3. In rural areas, for instance, water pollution has been blamed for deaths due to stomach and liver cancer (Ebenstein 2008).

4. In this article, religion will simply refer to institutionalised religion in China, particularly the five major religions.

5. Karl Marx had said that religion was the opium of the people while Lenin had taken it further by describing religion as opium for the people (see Wickeri 2007). Religion was thus regarded as an instrument for pacifying the oppressed in a class society and associated with backwardness and superstition. This view continues to persist among some officials although there are contending views.

6. In China, Protestant Christianity and Catholicism are considered as different religions. This was mainly due to the fact that western missionaries used different terms for ‘God’ in Chinese.

7. In her article ‘The Catholic Social Service Center of Xi’an Diocese: Stages in Development’, Wang Ting explains the evolution of the work of the Catholic Social Service Center of the Xian Diocese from merely delivering ‘relief’ services towards the advocacy of ‘participatory development’ (Wang 2014).

8. The survey was carried out by the People’s Tribune (2009) in the context of society-wide discussions about China’s rise following news of its economy having become the second largest in the world. Respondents were asked what challenges confronted China in its ascent as a global economic power. After having identified the top 20 challenges, a second set of respondents (1000 of them) were asked to rank them. The author has selected the top five challenges identified.

9. The Amity Foundation, a Christian-initiated NGO, was established in 1985 and led by Bishop K. H. Ting. It engaged in poverty reduction work as well as bible-printing from the very start. This was considered pioneering at the time and provided a platform for churches to be involved in society. See www.Amityfoundation.org.

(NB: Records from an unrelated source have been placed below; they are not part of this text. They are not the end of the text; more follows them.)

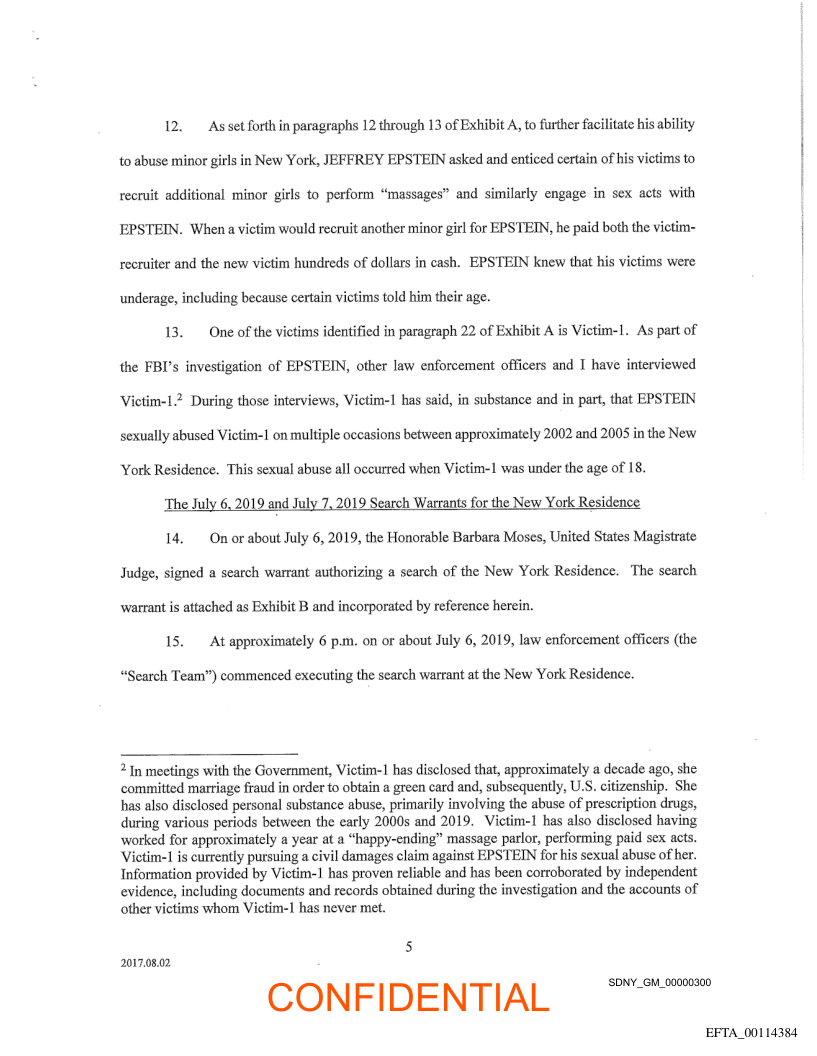 12. As set forth in paragraphs 12 through 13 of Exhibit A, to further facilitate his ability to abuse minor girls in New York, JEFFREY EPSTEIN asked and enticed certain of his victims to recruit additional minor girls to perform "massages" and similarly engage in sex acts with EPSTEIN. When a victim would recruit another minor girl for EPSTEIN, he paid both the victim-recruiter and the new victim hundreds of dollars in cash. EPSTEIN knew that his victims were underage, including because certain victims told him their age.

13. One of the victims identified in paragraph 22 of Exhibit A is Victim-1. As part of the FBI's investigation of EPSTEIN, other law enforcement officers and I have interviewed Victim-1.$^2$ During those interviews, Victim-1 has said, in substance and in part, that EPSTEIN sexually abused Victim-1 on multiple occasions between approximately 2002 and 2005 in the New York Residence. This sexual abuse all occurred when Victim-1 was under the age of 18.

The July 6, 2019 and July 7, 2019 Search Warrants for the New York Residence

14. On or about July 6, 2019, the Honorable Barbara Moses, United States Magistrate Judge, signed a search warrant authorizing a search of the New York Residence. The search warrant is attached as Exhibit B and incorporated by reference herein.

15. At approximately 6 p.m. on or about July 6, 2019, law enforcement officers (the "Search Team") commenced executing the search warrant at the New York Residence.

$^2$ In meetings with the Government, Victim-1 has disclosed that, approximately a decade ago, she committed marriage fraud in order to obtain a green card and, subsequently, U.S. citizenship. She has also disclosed personal substance abuse, primarily involving the abuse of prescription drugs, during various periods between the early 2000s and 2019. Victim-1 has also disclosed having worked for approximately a year at a "happy-ending" massage parlor, performing paid sex acts. Victim-1 is currently pursuing a civil damages claim against EPSTEIN for his sexual abuse of her. Information provided by Victim-1 has proven reliable and has been corroborated by independent evidence, including documents and records obtained during the investigation and the accounts of other victims whom Victim-1 has never met.

5

2017.08.02

CONFIDENTIAL

SDNY_GM_00000300

EFTA_00114384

10. See the ‘Preface’ written by Z. Qiu in Carino (2014). The ‘Opinions’ have also been referred to as ‘Views on Encouraging Religious Groups to Carry Out Charitable Activities and the Regulation of the Same’ (China Zentrum 2012).

11. Private foundations are generally funded by a major gift from a wealthy individual or corporation. The original funds required for setting up a private foundation (RMB2 million) is lower than for setting up a public foundation (RMB4 million) (see Feng 2013).

12. Names of church-run hospitals in China include: Zhoukou Gospel Hospital in Henan; Linqu Amity Hospital in Shandong; Luzhou Gospel Hospital in Sichuan; Huaian Gospel Outpatient Clinic. There are also hospitals that are run by the Catholic Church in different provinces.

13. In China, partly because of the one-child policy, impoverished villagers tend to abandon babies born with defects near orphanages run by FBOs in the hope that they can receive better care. These children are, by definition, not ‘orphans’ since one or both parents may still be alive.

14. Discussions about the importance of the participatory approach in social development can be found in International Fund for Agricultural Development (IFAD), 2001.

15. In the Amity Foundation Work Report delivered at the celebration of its 30th anniversary, it was stated that the foundation had raised RMB 2 billion from overseas and local partners for projects between 1985 and 2015, together with matching funds from local governments amounting to RMB 1 billion (see Qiu, 2015).